Basel Institute on Governance ¦ Shaping Virtual Assets Regulations Fit For The Future

Basel Institute on Governance ¦ Shaping Virtual Assets Regulations Fit For The Future

Shaping Virtual Asset Regulation Fit for the Future – Lessons from CoSP11 Tech Day

Opening the conversation on virtual assets at the first-ever tech day of the Conference of the States Parties (CoSP) highlighted a global consensus: digital finance promises efficiency, inclusion, and transparency, but it also introduces new, fast-moving risks that demand coordinated, adaptive regulation. Speakers from international organizations, regional regulators, national authorities and the private sector converged to stress three enduring priorities: harmonized standards, cross-border cooperation and pragmatic, risk-based rules that preserve innovation while protecting financial integrity. The session underscored how different jurisdictions are responding with distinct but complementary approaches: the EU’s comprehensive Markets in Crypto-Assets framework (MiCA), Qatar’s two-track model prioritizing tokenization and permissioned distributed ledgers, Georgia’s rapid sandbox-driven regulatory learning, Romania’s intelligence-led supervision and industry perspectives on operational resilience and investigative cooperation.

MiCA and the European approach – structure, scope and supervisory evolution

The EU’s MiCA regulation represents one of the most ambitious regional efforts to create a unified legal framework for crypto-asset markets. Rather than regulating tokens themselves as a single class, MiCA differentiates among asset-reference tokens, e‑money tokens and other crypto-assets, imposing proportionate obligations on issuers and service providers. Issuers of asset-reference and e‑money tokens face authorization and reserve requirements, redemption rights and recovery planning. Crypto-asset service providers (CASPs) must be licensed, comply with consumer protection and market integrity rules, and operate under national supervision, though a proposed update would centralize supervision in ESMA to reduce fragmentation. The EU has also embedded FATF-style AML travel-rule obligations, created crypto-asset account registries to enable identification of custodial account owners, and outlawed anonymous custodial accounts. MiCA’s phased implementation and subsequent amendments reflect an evolving regulatory landscape where policy adapts to market and enforcement experience.

* [EXTRACTED DATA]:
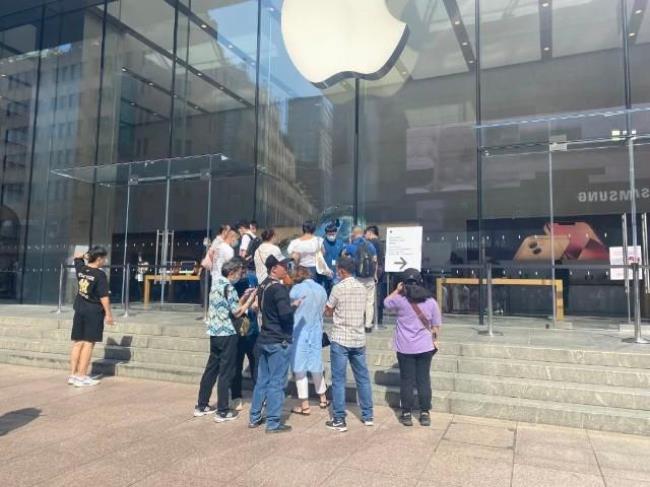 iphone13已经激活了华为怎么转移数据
==
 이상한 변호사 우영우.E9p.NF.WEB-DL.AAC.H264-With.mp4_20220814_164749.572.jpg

* [WHAT YOU WILL DO]:
Please list every kind of speaker that the article on virtual asset regulation says took part in the CoSP tech day session. The entries aren't needed for the task.

* [PROBLEM SOLUTION]:
- International organizations
- Regional regulators
- National authorities
- The private sector